● PROBLEM TO WORK ON
Repeat the records below word for word, but start at the line that contains "common name: plains zebra", stop after the last line, and include nothing else.

[[ RECORDS SUPPLIED open ]]

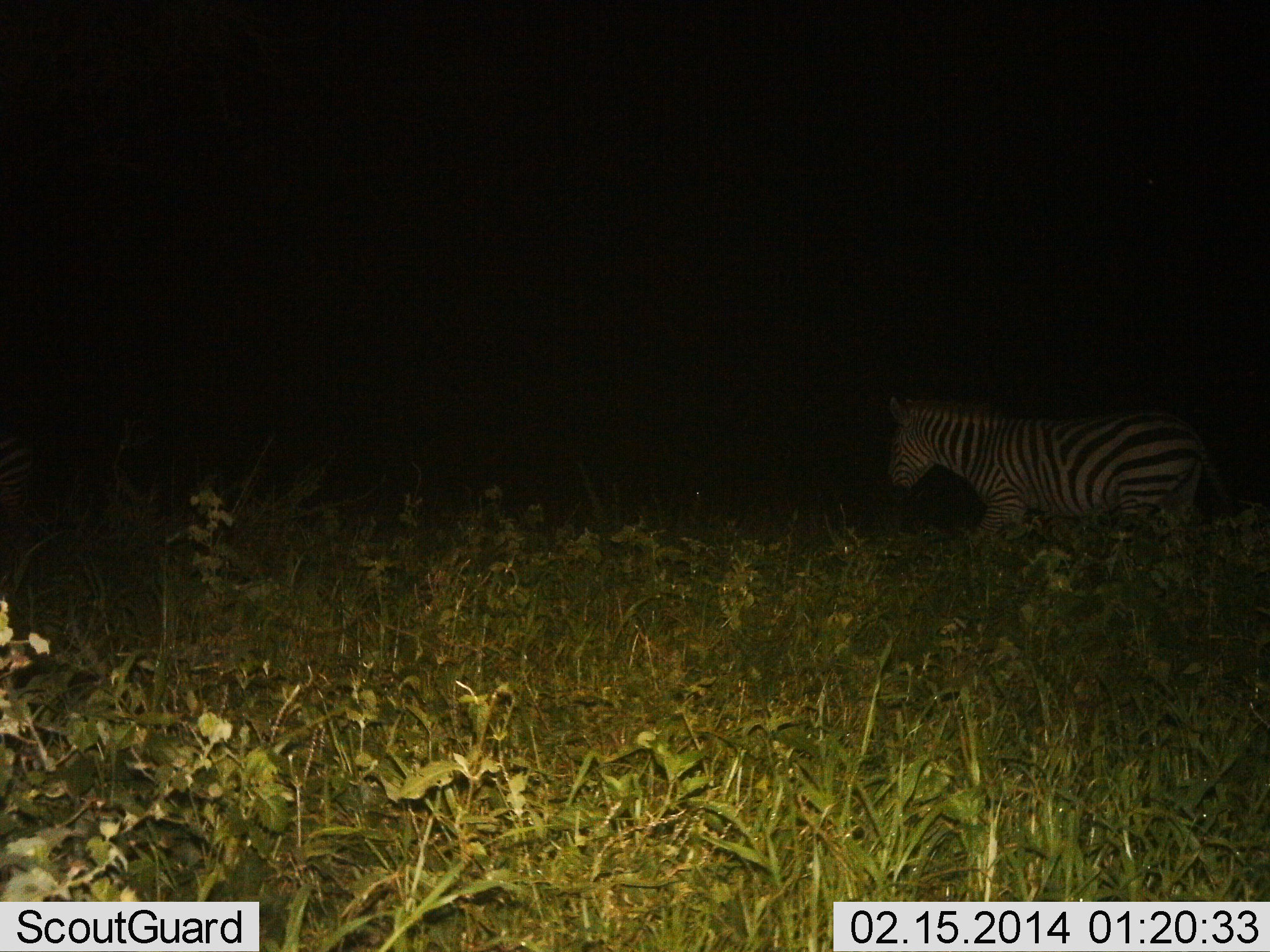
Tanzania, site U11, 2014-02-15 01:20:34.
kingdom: Animalia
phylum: Chordata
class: Mammalia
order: Perissodactyla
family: Equidae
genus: Equus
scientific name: Equus quagga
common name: plains zebra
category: zebra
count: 1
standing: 20%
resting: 0%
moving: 90%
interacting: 0%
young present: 0%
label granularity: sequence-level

[[ RECORDS SUPPLIED closed ]]

● SOLUTION FOR THIS EXERCISE
common name: plains zebra
category: zebra
count: 1
standing: 20%
resting: 0%
moving: 90%
interacting: 0%
young present: 0%
label granularity: sequence-level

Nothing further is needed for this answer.